Talk about where VPN technology is today; what is the enterprise demanding from current
offerings?
Clark: Customers are looking for quality of service and class of service capability across their
entire networks -- getting the same class of service they had on previous legacy networks. From
VPN, customers are looking to try and leverage the IP layer to lower costs, as they migrate from
what they had in the past. The term VPN is getting a little confusing today. It means a lot of
things to a lot of people. Folks lump things like frame relay and ATM together. We're seeing a
separation between customers who rely on yesterday's technologies and those who realize that they
can't continue to physically wire connections around the world, that it's too expensive. Those are
the customers who realize that IP-based platforms will be the only answer.
How is your company trying to meet those kinds of demands?
Clark: First off, we offer a low-cost, flexible model. We have the capability to ride on top of the
transport layer. We sit on other people's backbones for transport, creating the low-cost model.
Additionally, we have a mix of IT veterans and up-and-coming engineers, a blend of discipline and
experience to take the Internet to the next level.

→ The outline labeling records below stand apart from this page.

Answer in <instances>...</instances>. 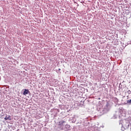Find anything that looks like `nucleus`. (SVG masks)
<instances>
[{
	"label": "nucleus",
	"instance_id": "7ed1b4c3",
	"mask_svg": "<svg viewBox=\"0 0 131 131\" xmlns=\"http://www.w3.org/2000/svg\"><path fill=\"white\" fill-rule=\"evenodd\" d=\"M127 104H131V99L127 100Z\"/></svg>",
	"mask_w": 131,
	"mask_h": 131
},
{
	"label": "nucleus",
	"instance_id": "39448f33",
	"mask_svg": "<svg viewBox=\"0 0 131 131\" xmlns=\"http://www.w3.org/2000/svg\"><path fill=\"white\" fill-rule=\"evenodd\" d=\"M5 120H8V119H9V118H8V117H5Z\"/></svg>",
	"mask_w": 131,
	"mask_h": 131
},
{
	"label": "nucleus",
	"instance_id": "f257e3e1",
	"mask_svg": "<svg viewBox=\"0 0 131 131\" xmlns=\"http://www.w3.org/2000/svg\"><path fill=\"white\" fill-rule=\"evenodd\" d=\"M65 122H66L64 121H59L58 125H59L60 126H63L64 125L63 124L65 123Z\"/></svg>",
	"mask_w": 131,
	"mask_h": 131
},
{
	"label": "nucleus",
	"instance_id": "20e7f679",
	"mask_svg": "<svg viewBox=\"0 0 131 131\" xmlns=\"http://www.w3.org/2000/svg\"><path fill=\"white\" fill-rule=\"evenodd\" d=\"M127 93H128V94H131L130 90H129L128 91H127Z\"/></svg>",
	"mask_w": 131,
	"mask_h": 131
},
{
	"label": "nucleus",
	"instance_id": "f03ea898",
	"mask_svg": "<svg viewBox=\"0 0 131 131\" xmlns=\"http://www.w3.org/2000/svg\"><path fill=\"white\" fill-rule=\"evenodd\" d=\"M28 93H29V90L26 89L24 92V95H28Z\"/></svg>",
	"mask_w": 131,
	"mask_h": 131
}]
</instances>
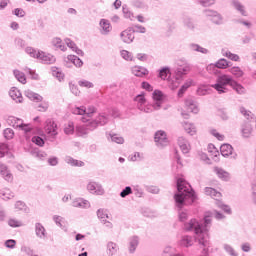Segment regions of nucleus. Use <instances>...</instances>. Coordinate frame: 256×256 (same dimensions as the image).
<instances>
[{
    "label": "nucleus",
    "mask_w": 256,
    "mask_h": 256,
    "mask_svg": "<svg viewBox=\"0 0 256 256\" xmlns=\"http://www.w3.org/2000/svg\"><path fill=\"white\" fill-rule=\"evenodd\" d=\"M32 143H35L36 145L43 147V145L45 144V141H43L41 137L35 136L32 138Z\"/></svg>",
    "instance_id": "obj_52"
},
{
    "label": "nucleus",
    "mask_w": 256,
    "mask_h": 256,
    "mask_svg": "<svg viewBox=\"0 0 256 256\" xmlns=\"http://www.w3.org/2000/svg\"><path fill=\"white\" fill-rule=\"evenodd\" d=\"M14 76L19 83H22V85L27 83V77L25 76V73L21 72V70H14Z\"/></svg>",
    "instance_id": "obj_20"
},
{
    "label": "nucleus",
    "mask_w": 256,
    "mask_h": 256,
    "mask_svg": "<svg viewBox=\"0 0 256 256\" xmlns=\"http://www.w3.org/2000/svg\"><path fill=\"white\" fill-rule=\"evenodd\" d=\"M29 75H31L32 79H34L35 81H39V74H36L35 71L31 70V69H27Z\"/></svg>",
    "instance_id": "obj_63"
},
{
    "label": "nucleus",
    "mask_w": 256,
    "mask_h": 256,
    "mask_svg": "<svg viewBox=\"0 0 256 256\" xmlns=\"http://www.w3.org/2000/svg\"><path fill=\"white\" fill-rule=\"evenodd\" d=\"M88 190L89 191H94L96 195H103V188H101V185L92 182L88 184Z\"/></svg>",
    "instance_id": "obj_19"
},
{
    "label": "nucleus",
    "mask_w": 256,
    "mask_h": 256,
    "mask_svg": "<svg viewBox=\"0 0 256 256\" xmlns=\"http://www.w3.org/2000/svg\"><path fill=\"white\" fill-rule=\"evenodd\" d=\"M26 51L31 57H37L39 55V52H36L33 48H27Z\"/></svg>",
    "instance_id": "obj_64"
},
{
    "label": "nucleus",
    "mask_w": 256,
    "mask_h": 256,
    "mask_svg": "<svg viewBox=\"0 0 256 256\" xmlns=\"http://www.w3.org/2000/svg\"><path fill=\"white\" fill-rule=\"evenodd\" d=\"M160 79L165 81V79H169L171 77V69L169 67H164L159 71V76Z\"/></svg>",
    "instance_id": "obj_22"
},
{
    "label": "nucleus",
    "mask_w": 256,
    "mask_h": 256,
    "mask_svg": "<svg viewBox=\"0 0 256 256\" xmlns=\"http://www.w3.org/2000/svg\"><path fill=\"white\" fill-rule=\"evenodd\" d=\"M220 153L223 157H229V155L233 154V146L231 144H223L220 147Z\"/></svg>",
    "instance_id": "obj_17"
},
{
    "label": "nucleus",
    "mask_w": 256,
    "mask_h": 256,
    "mask_svg": "<svg viewBox=\"0 0 256 256\" xmlns=\"http://www.w3.org/2000/svg\"><path fill=\"white\" fill-rule=\"evenodd\" d=\"M52 45L57 49H60V51H67V47L63 45V41L61 40V38L56 37L52 39Z\"/></svg>",
    "instance_id": "obj_24"
},
{
    "label": "nucleus",
    "mask_w": 256,
    "mask_h": 256,
    "mask_svg": "<svg viewBox=\"0 0 256 256\" xmlns=\"http://www.w3.org/2000/svg\"><path fill=\"white\" fill-rule=\"evenodd\" d=\"M204 193L205 195H207L208 197H212V199H221L222 195L221 192L217 191L215 188L213 187H206L204 189Z\"/></svg>",
    "instance_id": "obj_14"
},
{
    "label": "nucleus",
    "mask_w": 256,
    "mask_h": 256,
    "mask_svg": "<svg viewBox=\"0 0 256 256\" xmlns=\"http://www.w3.org/2000/svg\"><path fill=\"white\" fill-rule=\"evenodd\" d=\"M121 39L124 43H133L135 39V29L128 28L121 33Z\"/></svg>",
    "instance_id": "obj_9"
},
{
    "label": "nucleus",
    "mask_w": 256,
    "mask_h": 256,
    "mask_svg": "<svg viewBox=\"0 0 256 256\" xmlns=\"http://www.w3.org/2000/svg\"><path fill=\"white\" fill-rule=\"evenodd\" d=\"M8 225H10V227H21L23 225V223L16 219H10L8 221Z\"/></svg>",
    "instance_id": "obj_48"
},
{
    "label": "nucleus",
    "mask_w": 256,
    "mask_h": 256,
    "mask_svg": "<svg viewBox=\"0 0 256 256\" xmlns=\"http://www.w3.org/2000/svg\"><path fill=\"white\" fill-rule=\"evenodd\" d=\"M211 135H213V137H216L218 139V141H224L225 140V135L219 133V131L212 129L210 130Z\"/></svg>",
    "instance_id": "obj_42"
},
{
    "label": "nucleus",
    "mask_w": 256,
    "mask_h": 256,
    "mask_svg": "<svg viewBox=\"0 0 256 256\" xmlns=\"http://www.w3.org/2000/svg\"><path fill=\"white\" fill-rule=\"evenodd\" d=\"M72 113H73L74 115H85L86 110H85L84 107H82V108L75 107V108L72 109Z\"/></svg>",
    "instance_id": "obj_47"
},
{
    "label": "nucleus",
    "mask_w": 256,
    "mask_h": 256,
    "mask_svg": "<svg viewBox=\"0 0 256 256\" xmlns=\"http://www.w3.org/2000/svg\"><path fill=\"white\" fill-rule=\"evenodd\" d=\"M37 58L41 59L44 63L51 65V63H55V56L51 54H46L45 52H38Z\"/></svg>",
    "instance_id": "obj_13"
},
{
    "label": "nucleus",
    "mask_w": 256,
    "mask_h": 256,
    "mask_svg": "<svg viewBox=\"0 0 256 256\" xmlns=\"http://www.w3.org/2000/svg\"><path fill=\"white\" fill-rule=\"evenodd\" d=\"M137 245H139V240L137 238H132L130 242V251H135L137 249Z\"/></svg>",
    "instance_id": "obj_49"
},
{
    "label": "nucleus",
    "mask_w": 256,
    "mask_h": 256,
    "mask_svg": "<svg viewBox=\"0 0 256 256\" xmlns=\"http://www.w3.org/2000/svg\"><path fill=\"white\" fill-rule=\"evenodd\" d=\"M0 175L3 177V179H5V181H7L8 183H13V174L11 173V171L9 170V168H7V166L5 165H1L0 166Z\"/></svg>",
    "instance_id": "obj_10"
},
{
    "label": "nucleus",
    "mask_w": 256,
    "mask_h": 256,
    "mask_svg": "<svg viewBox=\"0 0 256 256\" xmlns=\"http://www.w3.org/2000/svg\"><path fill=\"white\" fill-rule=\"evenodd\" d=\"M67 162L72 165V167H83V165H85L83 161L75 160L73 158H68Z\"/></svg>",
    "instance_id": "obj_38"
},
{
    "label": "nucleus",
    "mask_w": 256,
    "mask_h": 256,
    "mask_svg": "<svg viewBox=\"0 0 256 256\" xmlns=\"http://www.w3.org/2000/svg\"><path fill=\"white\" fill-rule=\"evenodd\" d=\"M234 7H235V9H237V11H240V13H242V15H244V16L247 15V12H245V8L243 7V5H241V3L235 1Z\"/></svg>",
    "instance_id": "obj_46"
},
{
    "label": "nucleus",
    "mask_w": 256,
    "mask_h": 256,
    "mask_svg": "<svg viewBox=\"0 0 256 256\" xmlns=\"http://www.w3.org/2000/svg\"><path fill=\"white\" fill-rule=\"evenodd\" d=\"M185 227L188 231H191L194 229L196 235H198L197 239L201 245H205V243H207V240L205 239V234L201 230V225H199V222H197V220L195 219L190 220V222L187 223Z\"/></svg>",
    "instance_id": "obj_5"
},
{
    "label": "nucleus",
    "mask_w": 256,
    "mask_h": 256,
    "mask_svg": "<svg viewBox=\"0 0 256 256\" xmlns=\"http://www.w3.org/2000/svg\"><path fill=\"white\" fill-rule=\"evenodd\" d=\"M9 154V146L5 143H0V159Z\"/></svg>",
    "instance_id": "obj_36"
},
{
    "label": "nucleus",
    "mask_w": 256,
    "mask_h": 256,
    "mask_svg": "<svg viewBox=\"0 0 256 256\" xmlns=\"http://www.w3.org/2000/svg\"><path fill=\"white\" fill-rule=\"evenodd\" d=\"M233 81L234 80L231 76L224 74L217 78L216 84H214L212 87L216 89L218 93H227V85L231 87Z\"/></svg>",
    "instance_id": "obj_3"
},
{
    "label": "nucleus",
    "mask_w": 256,
    "mask_h": 256,
    "mask_svg": "<svg viewBox=\"0 0 256 256\" xmlns=\"http://www.w3.org/2000/svg\"><path fill=\"white\" fill-rule=\"evenodd\" d=\"M14 136H15V132H13L11 128H6L4 130L5 139H13Z\"/></svg>",
    "instance_id": "obj_43"
},
{
    "label": "nucleus",
    "mask_w": 256,
    "mask_h": 256,
    "mask_svg": "<svg viewBox=\"0 0 256 256\" xmlns=\"http://www.w3.org/2000/svg\"><path fill=\"white\" fill-rule=\"evenodd\" d=\"M229 72L232 73V74L234 75V77H237V78L243 77V75H244L243 70H241V69H240L239 67H237V66L232 67V68L229 70Z\"/></svg>",
    "instance_id": "obj_35"
},
{
    "label": "nucleus",
    "mask_w": 256,
    "mask_h": 256,
    "mask_svg": "<svg viewBox=\"0 0 256 256\" xmlns=\"http://www.w3.org/2000/svg\"><path fill=\"white\" fill-rule=\"evenodd\" d=\"M191 113L194 115L199 114V105L197 102L191 98L185 100L184 109H182L181 115L184 119H189L191 117Z\"/></svg>",
    "instance_id": "obj_4"
},
{
    "label": "nucleus",
    "mask_w": 256,
    "mask_h": 256,
    "mask_svg": "<svg viewBox=\"0 0 256 256\" xmlns=\"http://www.w3.org/2000/svg\"><path fill=\"white\" fill-rule=\"evenodd\" d=\"M15 245H17V241L15 240H7L5 242V246L8 248V249H13L15 247Z\"/></svg>",
    "instance_id": "obj_61"
},
{
    "label": "nucleus",
    "mask_w": 256,
    "mask_h": 256,
    "mask_svg": "<svg viewBox=\"0 0 256 256\" xmlns=\"http://www.w3.org/2000/svg\"><path fill=\"white\" fill-rule=\"evenodd\" d=\"M52 75L53 77H56L58 81H63V79H65V74H63L59 68H52Z\"/></svg>",
    "instance_id": "obj_32"
},
{
    "label": "nucleus",
    "mask_w": 256,
    "mask_h": 256,
    "mask_svg": "<svg viewBox=\"0 0 256 256\" xmlns=\"http://www.w3.org/2000/svg\"><path fill=\"white\" fill-rule=\"evenodd\" d=\"M206 17H208L214 25H221L223 23V18L221 14L217 11L208 10L206 11Z\"/></svg>",
    "instance_id": "obj_8"
},
{
    "label": "nucleus",
    "mask_w": 256,
    "mask_h": 256,
    "mask_svg": "<svg viewBox=\"0 0 256 256\" xmlns=\"http://www.w3.org/2000/svg\"><path fill=\"white\" fill-rule=\"evenodd\" d=\"M232 89L238 93V95H245V87L243 85L237 83V81L233 80Z\"/></svg>",
    "instance_id": "obj_21"
},
{
    "label": "nucleus",
    "mask_w": 256,
    "mask_h": 256,
    "mask_svg": "<svg viewBox=\"0 0 256 256\" xmlns=\"http://www.w3.org/2000/svg\"><path fill=\"white\" fill-rule=\"evenodd\" d=\"M131 193H133V190L131 189V187L127 186L121 193L120 196L122 198L127 197V195H131Z\"/></svg>",
    "instance_id": "obj_53"
},
{
    "label": "nucleus",
    "mask_w": 256,
    "mask_h": 256,
    "mask_svg": "<svg viewBox=\"0 0 256 256\" xmlns=\"http://www.w3.org/2000/svg\"><path fill=\"white\" fill-rule=\"evenodd\" d=\"M217 69H228V67H231V62L227 61V59H220L216 62Z\"/></svg>",
    "instance_id": "obj_25"
},
{
    "label": "nucleus",
    "mask_w": 256,
    "mask_h": 256,
    "mask_svg": "<svg viewBox=\"0 0 256 256\" xmlns=\"http://www.w3.org/2000/svg\"><path fill=\"white\" fill-rule=\"evenodd\" d=\"M152 98L154 101H156L157 107H161V103H163V101L167 99V96L163 94V92H161L160 90H155L152 94Z\"/></svg>",
    "instance_id": "obj_11"
},
{
    "label": "nucleus",
    "mask_w": 256,
    "mask_h": 256,
    "mask_svg": "<svg viewBox=\"0 0 256 256\" xmlns=\"http://www.w3.org/2000/svg\"><path fill=\"white\" fill-rule=\"evenodd\" d=\"M110 135V139L111 141H113L114 143H118V145H123V143H125V139H123V137H121L118 134H109Z\"/></svg>",
    "instance_id": "obj_34"
},
{
    "label": "nucleus",
    "mask_w": 256,
    "mask_h": 256,
    "mask_svg": "<svg viewBox=\"0 0 256 256\" xmlns=\"http://www.w3.org/2000/svg\"><path fill=\"white\" fill-rule=\"evenodd\" d=\"M199 156L202 161H205V163H211V161H213L208 153L201 152Z\"/></svg>",
    "instance_id": "obj_44"
},
{
    "label": "nucleus",
    "mask_w": 256,
    "mask_h": 256,
    "mask_svg": "<svg viewBox=\"0 0 256 256\" xmlns=\"http://www.w3.org/2000/svg\"><path fill=\"white\" fill-rule=\"evenodd\" d=\"M3 197H4L5 200H7V199H12L13 193H11V190H10V189H5V190L3 191Z\"/></svg>",
    "instance_id": "obj_60"
},
{
    "label": "nucleus",
    "mask_w": 256,
    "mask_h": 256,
    "mask_svg": "<svg viewBox=\"0 0 256 256\" xmlns=\"http://www.w3.org/2000/svg\"><path fill=\"white\" fill-rule=\"evenodd\" d=\"M121 56L126 61H132V59H133V57L131 56V53L129 51H127V50H122L121 51Z\"/></svg>",
    "instance_id": "obj_50"
},
{
    "label": "nucleus",
    "mask_w": 256,
    "mask_h": 256,
    "mask_svg": "<svg viewBox=\"0 0 256 256\" xmlns=\"http://www.w3.org/2000/svg\"><path fill=\"white\" fill-rule=\"evenodd\" d=\"M154 141L160 147H166V145H169V139L167 138V133H165V131L163 130L157 131L155 133Z\"/></svg>",
    "instance_id": "obj_7"
},
{
    "label": "nucleus",
    "mask_w": 256,
    "mask_h": 256,
    "mask_svg": "<svg viewBox=\"0 0 256 256\" xmlns=\"http://www.w3.org/2000/svg\"><path fill=\"white\" fill-rule=\"evenodd\" d=\"M119 247H117V244L113 243V242H109L107 244V255L109 256H113L115 255V253H117Z\"/></svg>",
    "instance_id": "obj_27"
},
{
    "label": "nucleus",
    "mask_w": 256,
    "mask_h": 256,
    "mask_svg": "<svg viewBox=\"0 0 256 256\" xmlns=\"http://www.w3.org/2000/svg\"><path fill=\"white\" fill-rule=\"evenodd\" d=\"M25 10H23V8H16L14 10V15H16V17H25Z\"/></svg>",
    "instance_id": "obj_57"
},
{
    "label": "nucleus",
    "mask_w": 256,
    "mask_h": 256,
    "mask_svg": "<svg viewBox=\"0 0 256 256\" xmlns=\"http://www.w3.org/2000/svg\"><path fill=\"white\" fill-rule=\"evenodd\" d=\"M183 127H184V131L188 135H191V136L197 135V127L195 126V124L186 122L183 124Z\"/></svg>",
    "instance_id": "obj_16"
},
{
    "label": "nucleus",
    "mask_w": 256,
    "mask_h": 256,
    "mask_svg": "<svg viewBox=\"0 0 256 256\" xmlns=\"http://www.w3.org/2000/svg\"><path fill=\"white\" fill-rule=\"evenodd\" d=\"M193 85V80L187 81L178 91V97H183L185 95V91H187L188 87Z\"/></svg>",
    "instance_id": "obj_33"
},
{
    "label": "nucleus",
    "mask_w": 256,
    "mask_h": 256,
    "mask_svg": "<svg viewBox=\"0 0 256 256\" xmlns=\"http://www.w3.org/2000/svg\"><path fill=\"white\" fill-rule=\"evenodd\" d=\"M207 153L212 161H219V150L213 144H209L207 148Z\"/></svg>",
    "instance_id": "obj_12"
},
{
    "label": "nucleus",
    "mask_w": 256,
    "mask_h": 256,
    "mask_svg": "<svg viewBox=\"0 0 256 256\" xmlns=\"http://www.w3.org/2000/svg\"><path fill=\"white\" fill-rule=\"evenodd\" d=\"M181 245L184 247H191V245H193V238L185 236L181 241Z\"/></svg>",
    "instance_id": "obj_40"
},
{
    "label": "nucleus",
    "mask_w": 256,
    "mask_h": 256,
    "mask_svg": "<svg viewBox=\"0 0 256 256\" xmlns=\"http://www.w3.org/2000/svg\"><path fill=\"white\" fill-rule=\"evenodd\" d=\"M189 71H191V67L189 66V64H182L178 66L176 70V75H178V77H181L182 75H187Z\"/></svg>",
    "instance_id": "obj_18"
},
{
    "label": "nucleus",
    "mask_w": 256,
    "mask_h": 256,
    "mask_svg": "<svg viewBox=\"0 0 256 256\" xmlns=\"http://www.w3.org/2000/svg\"><path fill=\"white\" fill-rule=\"evenodd\" d=\"M178 145L183 153H189V144H187L185 138L180 137L178 139Z\"/></svg>",
    "instance_id": "obj_23"
},
{
    "label": "nucleus",
    "mask_w": 256,
    "mask_h": 256,
    "mask_svg": "<svg viewBox=\"0 0 256 256\" xmlns=\"http://www.w3.org/2000/svg\"><path fill=\"white\" fill-rule=\"evenodd\" d=\"M47 109H49V103L47 102H43L38 106V111H40L41 113H45Z\"/></svg>",
    "instance_id": "obj_54"
},
{
    "label": "nucleus",
    "mask_w": 256,
    "mask_h": 256,
    "mask_svg": "<svg viewBox=\"0 0 256 256\" xmlns=\"http://www.w3.org/2000/svg\"><path fill=\"white\" fill-rule=\"evenodd\" d=\"M78 85H80V87H85L86 89H91L93 88V83L87 81V80H80L78 82Z\"/></svg>",
    "instance_id": "obj_45"
},
{
    "label": "nucleus",
    "mask_w": 256,
    "mask_h": 256,
    "mask_svg": "<svg viewBox=\"0 0 256 256\" xmlns=\"http://www.w3.org/2000/svg\"><path fill=\"white\" fill-rule=\"evenodd\" d=\"M199 2L203 7H211V5H215V0H199Z\"/></svg>",
    "instance_id": "obj_55"
},
{
    "label": "nucleus",
    "mask_w": 256,
    "mask_h": 256,
    "mask_svg": "<svg viewBox=\"0 0 256 256\" xmlns=\"http://www.w3.org/2000/svg\"><path fill=\"white\" fill-rule=\"evenodd\" d=\"M36 235L40 239H45L46 231H45V227H43L41 223L36 224Z\"/></svg>",
    "instance_id": "obj_26"
},
{
    "label": "nucleus",
    "mask_w": 256,
    "mask_h": 256,
    "mask_svg": "<svg viewBox=\"0 0 256 256\" xmlns=\"http://www.w3.org/2000/svg\"><path fill=\"white\" fill-rule=\"evenodd\" d=\"M65 135H73L75 133V124L73 122H68L64 125Z\"/></svg>",
    "instance_id": "obj_29"
},
{
    "label": "nucleus",
    "mask_w": 256,
    "mask_h": 256,
    "mask_svg": "<svg viewBox=\"0 0 256 256\" xmlns=\"http://www.w3.org/2000/svg\"><path fill=\"white\" fill-rule=\"evenodd\" d=\"M93 113H95V108H92L90 112L81 118L82 123L86 125L76 126V135L78 137H87L89 135V129H97L99 125H105L107 123V118L104 115H98L95 119H91Z\"/></svg>",
    "instance_id": "obj_1"
},
{
    "label": "nucleus",
    "mask_w": 256,
    "mask_h": 256,
    "mask_svg": "<svg viewBox=\"0 0 256 256\" xmlns=\"http://www.w3.org/2000/svg\"><path fill=\"white\" fill-rule=\"evenodd\" d=\"M178 194L175 195L176 203L183 204L185 199L195 201V191L191 188V184L185 181L183 178L177 180Z\"/></svg>",
    "instance_id": "obj_2"
},
{
    "label": "nucleus",
    "mask_w": 256,
    "mask_h": 256,
    "mask_svg": "<svg viewBox=\"0 0 256 256\" xmlns=\"http://www.w3.org/2000/svg\"><path fill=\"white\" fill-rule=\"evenodd\" d=\"M147 29L141 25H136L134 29V33H146Z\"/></svg>",
    "instance_id": "obj_62"
},
{
    "label": "nucleus",
    "mask_w": 256,
    "mask_h": 256,
    "mask_svg": "<svg viewBox=\"0 0 256 256\" xmlns=\"http://www.w3.org/2000/svg\"><path fill=\"white\" fill-rule=\"evenodd\" d=\"M72 205H73V207H85V205H87V202H84L83 200L78 199V200H75L72 203Z\"/></svg>",
    "instance_id": "obj_56"
},
{
    "label": "nucleus",
    "mask_w": 256,
    "mask_h": 256,
    "mask_svg": "<svg viewBox=\"0 0 256 256\" xmlns=\"http://www.w3.org/2000/svg\"><path fill=\"white\" fill-rule=\"evenodd\" d=\"M54 221H55V223H57V225H59L60 227H63V225H65V220H64L61 216H55V217H54Z\"/></svg>",
    "instance_id": "obj_58"
},
{
    "label": "nucleus",
    "mask_w": 256,
    "mask_h": 256,
    "mask_svg": "<svg viewBox=\"0 0 256 256\" xmlns=\"http://www.w3.org/2000/svg\"><path fill=\"white\" fill-rule=\"evenodd\" d=\"M135 101L137 103H139L140 105H145L147 100L145 99L144 95H138V96H136Z\"/></svg>",
    "instance_id": "obj_59"
},
{
    "label": "nucleus",
    "mask_w": 256,
    "mask_h": 256,
    "mask_svg": "<svg viewBox=\"0 0 256 256\" xmlns=\"http://www.w3.org/2000/svg\"><path fill=\"white\" fill-rule=\"evenodd\" d=\"M44 131L50 137H57L59 135V126L53 119H48L45 122Z\"/></svg>",
    "instance_id": "obj_6"
},
{
    "label": "nucleus",
    "mask_w": 256,
    "mask_h": 256,
    "mask_svg": "<svg viewBox=\"0 0 256 256\" xmlns=\"http://www.w3.org/2000/svg\"><path fill=\"white\" fill-rule=\"evenodd\" d=\"M9 95L11 99L17 101V103H21L23 101V95L21 94V91L17 89V87H12L10 89Z\"/></svg>",
    "instance_id": "obj_15"
},
{
    "label": "nucleus",
    "mask_w": 256,
    "mask_h": 256,
    "mask_svg": "<svg viewBox=\"0 0 256 256\" xmlns=\"http://www.w3.org/2000/svg\"><path fill=\"white\" fill-rule=\"evenodd\" d=\"M223 56L227 57V59H230V61H239V55L233 54L229 51L223 52Z\"/></svg>",
    "instance_id": "obj_37"
},
{
    "label": "nucleus",
    "mask_w": 256,
    "mask_h": 256,
    "mask_svg": "<svg viewBox=\"0 0 256 256\" xmlns=\"http://www.w3.org/2000/svg\"><path fill=\"white\" fill-rule=\"evenodd\" d=\"M251 131H252V128L250 124L244 125L242 128L243 137H249L251 135Z\"/></svg>",
    "instance_id": "obj_41"
},
{
    "label": "nucleus",
    "mask_w": 256,
    "mask_h": 256,
    "mask_svg": "<svg viewBox=\"0 0 256 256\" xmlns=\"http://www.w3.org/2000/svg\"><path fill=\"white\" fill-rule=\"evenodd\" d=\"M14 127L16 129H21V131H24V133H29L33 131V127H31V125L29 124L17 123V124H14Z\"/></svg>",
    "instance_id": "obj_30"
},
{
    "label": "nucleus",
    "mask_w": 256,
    "mask_h": 256,
    "mask_svg": "<svg viewBox=\"0 0 256 256\" xmlns=\"http://www.w3.org/2000/svg\"><path fill=\"white\" fill-rule=\"evenodd\" d=\"M214 171L220 179H223L224 181H227L229 179V172H226L221 168H215Z\"/></svg>",
    "instance_id": "obj_28"
},
{
    "label": "nucleus",
    "mask_w": 256,
    "mask_h": 256,
    "mask_svg": "<svg viewBox=\"0 0 256 256\" xmlns=\"http://www.w3.org/2000/svg\"><path fill=\"white\" fill-rule=\"evenodd\" d=\"M100 26L102 27V29L104 31H106V33H109V31H111V24L109 23V21L102 19L100 21Z\"/></svg>",
    "instance_id": "obj_39"
},
{
    "label": "nucleus",
    "mask_w": 256,
    "mask_h": 256,
    "mask_svg": "<svg viewBox=\"0 0 256 256\" xmlns=\"http://www.w3.org/2000/svg\"><path fill=\"white\" fill-rule=\"evenodd\" d=\"M65 43H66L67 47L72 49V51H77V44H75V42H73L71 39H66Z\"/></svg>",
    "instance_id": "obj_51"
},
{
    "label": "nucleus",
    "mask_w": 256,
    "mask_h": 256,
    "mask_svg": "<svg viewBox=\"0 0 256 256\" xmlns=\"http://www.w3.org/2000/svg\"><path fill=\"white\" fill-rule=\"evenodd\" d=\"M68 61L73 63V65H75V67H83V61H81V59H79V57H77L75 55H69Z\"/></svg>",
    "instance_id": "obj_31"
}]
</instances>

What mistakes do you see IT network managers make implementing a new VPN solution?
Clark: IT managers are under pressure to perform, as well as to lower costs and expand the network.
What we're seeing is some IT managers relying on yesterday's model, going back to the vendors
asking them to lower their prices. Sometimes that works, and solves the cost issue, but it doesn't
expand the network toward a goal of global connectivity. We like to see self-confidence in
customers, who are willing to take the step toward implementing an IP-based solution that gives
equal security to their old legacy network.
| "Managed private network services solutions will continue to increase. " -- Christopher Clark, president and CEO of Virtela Communications |
Looking to the future, what changes are on the immediate horizon for VPN
technology?
Clark: I think you'll see more proactive performance-reporting solution from service providers.
Customers more and more want to see how the network is doing with a particular service provider.
Also, as basic as it sounds, receiving one single bill for all of a company's telecom needs is
becoming desirable among enterprises. We see customers spending hundreds of thousands of dollars
just to reconcile bills from telecom providers. They want a single bill that's accurate and on one
piece of paper. I think we'll see some experimentation with clientless VPN technology -- looking
into do-it-yourself, VPN-on-its-own, using Layer-2 encryption rather than Layer 3, the IP
layer.
How about further down the line?
Clark: We're already seeing the shift from interest toward momentum in wireless VPNs that will
offer the same security, encryption, and speed, but it will be on the handset rather than the
PC.
How is the adoption of managed services in the enterprise changing the industry?
Clark: Managed private network services solutions will continue to increase. But as they do,
they'll require stronger relationships between customers and providers. Service providers should
not just assume the customer will want to outsource all control of the network. What's needed is a
partnership-oriented approach, being willing to manage what the customer wants you to manage now,
and having the flexibility to change if the customer needs to change. Whether the customer changes
its mind, or if there is growth, or a shift in corporate policy, the provider has to remain
flexible and adapt to those changes.